Fess Williams and his Royal Flush Orchestra was the main band of clarinetist Fess Williams from 1926–1930

Brief history 
In 1926 Williams formed the Royal Flush Orchestra.  The popular hot jazz outfit held residency at Harlem's Savoy Ballroom for most of its life and recorded on the Victor, Vocalion, Gennett, Okeh, Brunswick, Champion, and Harmony labels. Williams, Frank Marvin, and Perry Smith supplied vocals.  The flamboyant Williams typically performed wearing a white suit and top hat.

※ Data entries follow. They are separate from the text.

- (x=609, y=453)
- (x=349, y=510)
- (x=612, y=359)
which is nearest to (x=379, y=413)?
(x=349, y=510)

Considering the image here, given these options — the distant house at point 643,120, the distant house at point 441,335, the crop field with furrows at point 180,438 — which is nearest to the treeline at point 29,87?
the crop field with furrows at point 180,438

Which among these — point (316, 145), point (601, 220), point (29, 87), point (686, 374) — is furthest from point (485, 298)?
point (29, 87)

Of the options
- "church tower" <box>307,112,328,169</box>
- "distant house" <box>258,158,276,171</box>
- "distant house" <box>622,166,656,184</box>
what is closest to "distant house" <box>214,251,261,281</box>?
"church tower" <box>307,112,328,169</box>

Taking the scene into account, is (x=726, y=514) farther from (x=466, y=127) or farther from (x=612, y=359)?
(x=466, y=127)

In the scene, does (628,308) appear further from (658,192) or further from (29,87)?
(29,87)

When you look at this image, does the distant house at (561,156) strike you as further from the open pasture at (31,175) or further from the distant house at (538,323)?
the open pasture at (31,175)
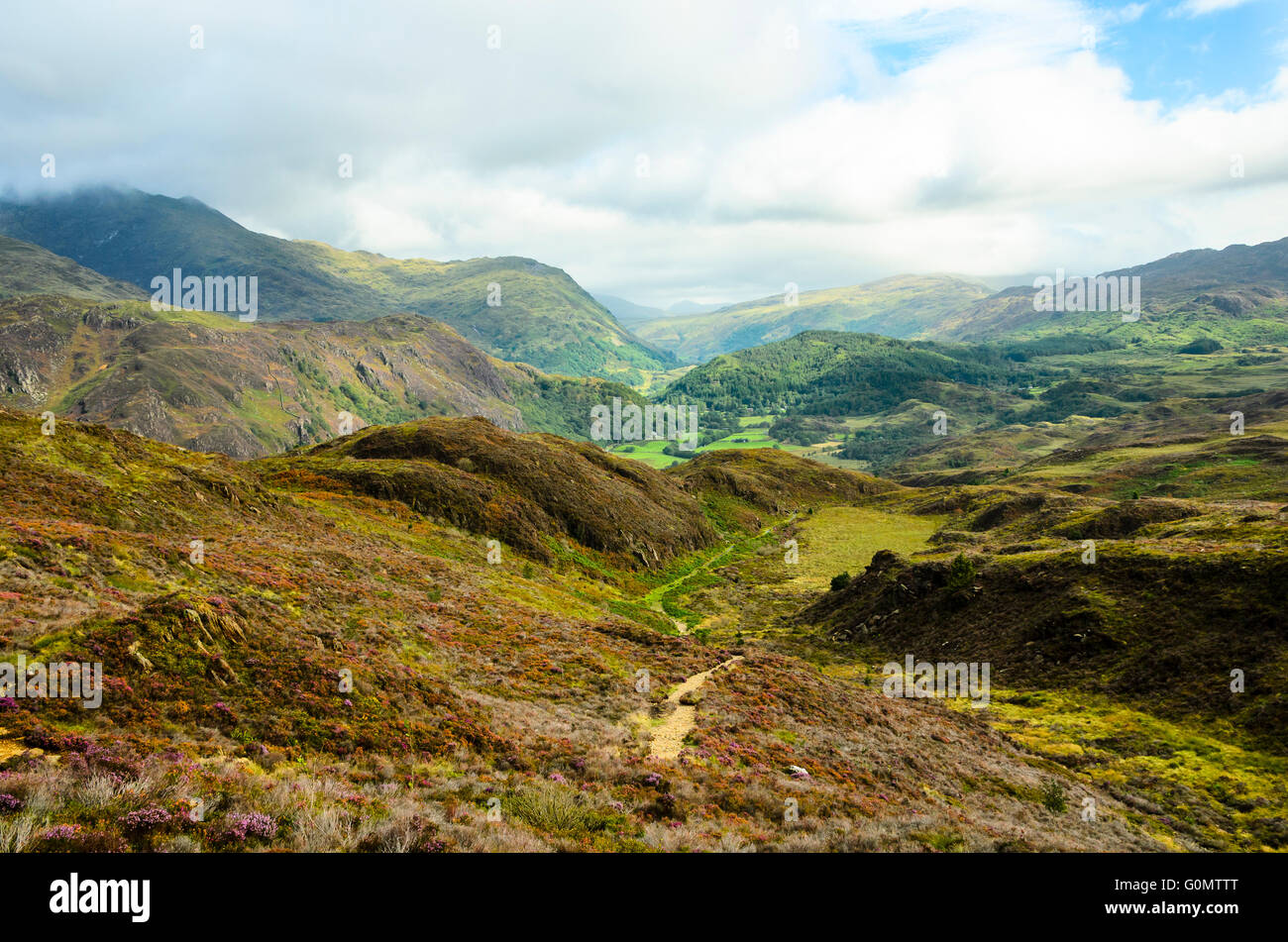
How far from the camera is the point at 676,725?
84.4 feet

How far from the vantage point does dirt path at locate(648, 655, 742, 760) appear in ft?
74.3

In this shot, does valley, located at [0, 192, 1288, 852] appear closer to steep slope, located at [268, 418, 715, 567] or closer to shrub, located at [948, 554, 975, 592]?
shrub, located at [948, 554, 975, 592]

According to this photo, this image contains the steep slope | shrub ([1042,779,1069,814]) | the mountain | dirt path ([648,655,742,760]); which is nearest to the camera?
the mountain

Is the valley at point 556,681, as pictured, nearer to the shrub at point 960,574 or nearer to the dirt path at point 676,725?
the dirt path at point 676,725

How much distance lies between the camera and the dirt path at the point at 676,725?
22.6m

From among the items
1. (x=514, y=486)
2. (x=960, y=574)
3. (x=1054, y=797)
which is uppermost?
(x=514, y=486)

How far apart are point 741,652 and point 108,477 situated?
42.9 meters

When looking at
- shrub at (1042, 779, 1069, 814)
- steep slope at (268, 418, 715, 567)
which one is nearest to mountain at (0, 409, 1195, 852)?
shrub at (1042, 779, 1069, 814)

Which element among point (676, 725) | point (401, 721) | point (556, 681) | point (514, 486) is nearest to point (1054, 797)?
point (676, 725)

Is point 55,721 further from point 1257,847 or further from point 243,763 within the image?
point 1257,847

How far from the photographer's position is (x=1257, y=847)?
22.2 metres

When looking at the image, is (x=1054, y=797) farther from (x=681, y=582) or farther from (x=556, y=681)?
(x=681, y=582)
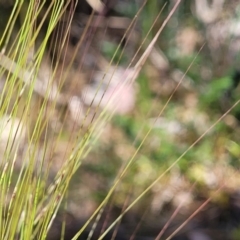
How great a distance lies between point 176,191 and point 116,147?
0.26 m

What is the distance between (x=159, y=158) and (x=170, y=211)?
216 mm

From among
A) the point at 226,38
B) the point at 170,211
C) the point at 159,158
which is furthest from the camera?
the point at 226,38

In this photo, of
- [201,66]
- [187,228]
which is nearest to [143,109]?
[201,66]

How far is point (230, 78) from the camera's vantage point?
1507mm

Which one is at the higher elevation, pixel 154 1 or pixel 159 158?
pixel 154 1

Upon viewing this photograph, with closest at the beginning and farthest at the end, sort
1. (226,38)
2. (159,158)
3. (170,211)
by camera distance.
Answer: (159,158) < (170,211) < (226,38)

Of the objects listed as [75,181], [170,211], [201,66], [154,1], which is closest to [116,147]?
[75,181]

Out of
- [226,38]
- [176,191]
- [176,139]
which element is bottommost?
[176,191]

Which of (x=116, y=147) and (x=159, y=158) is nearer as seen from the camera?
(x=159, y=158)

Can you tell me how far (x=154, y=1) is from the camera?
5.54ft

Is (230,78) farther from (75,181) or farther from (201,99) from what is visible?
(75,181)

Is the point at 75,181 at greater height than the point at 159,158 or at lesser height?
lesser

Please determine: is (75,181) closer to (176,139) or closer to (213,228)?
(176,139)

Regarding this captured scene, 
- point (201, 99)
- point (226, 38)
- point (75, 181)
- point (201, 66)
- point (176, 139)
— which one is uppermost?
point (226, 38)
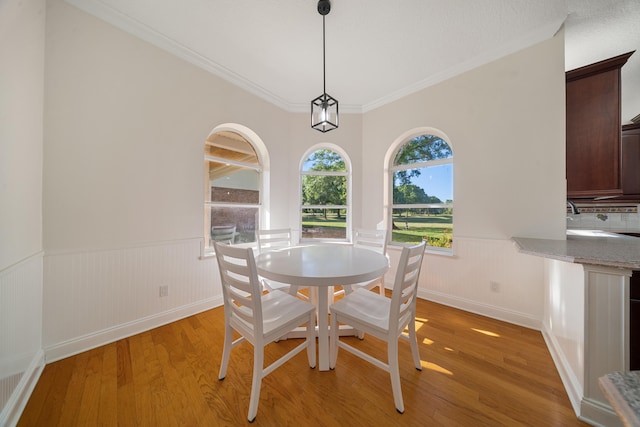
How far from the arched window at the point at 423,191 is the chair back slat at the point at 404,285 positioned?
70.8 inches

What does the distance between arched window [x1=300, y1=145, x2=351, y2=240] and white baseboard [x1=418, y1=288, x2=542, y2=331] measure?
147cm

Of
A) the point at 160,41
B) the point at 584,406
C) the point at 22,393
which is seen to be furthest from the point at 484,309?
the point at 160,41

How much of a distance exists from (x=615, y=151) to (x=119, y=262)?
4329 millimetres

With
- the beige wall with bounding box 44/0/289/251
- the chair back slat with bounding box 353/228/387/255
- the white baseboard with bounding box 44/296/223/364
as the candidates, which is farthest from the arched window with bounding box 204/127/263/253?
the chair back slat with bounding box 353/228/387/255

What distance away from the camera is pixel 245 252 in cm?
115

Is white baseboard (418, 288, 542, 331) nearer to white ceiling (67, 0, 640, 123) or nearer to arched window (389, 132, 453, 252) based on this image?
arched window (389, 132, 453, 252)

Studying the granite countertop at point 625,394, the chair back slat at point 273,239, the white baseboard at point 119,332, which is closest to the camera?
the granite countertop at point 625,394

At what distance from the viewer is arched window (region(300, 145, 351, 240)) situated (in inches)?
142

In 1928 Williams traveled to Chicago where he temporarily fronted Dave Peyton's band at the Regal Theatre.  Calling the group Fess Williams and His Joy Boys, he recorded two sides with them for Vocalion.  The Royal Flush Orchestra continued to operate in his absence, and in 1929 he returned to New York to resume his duties.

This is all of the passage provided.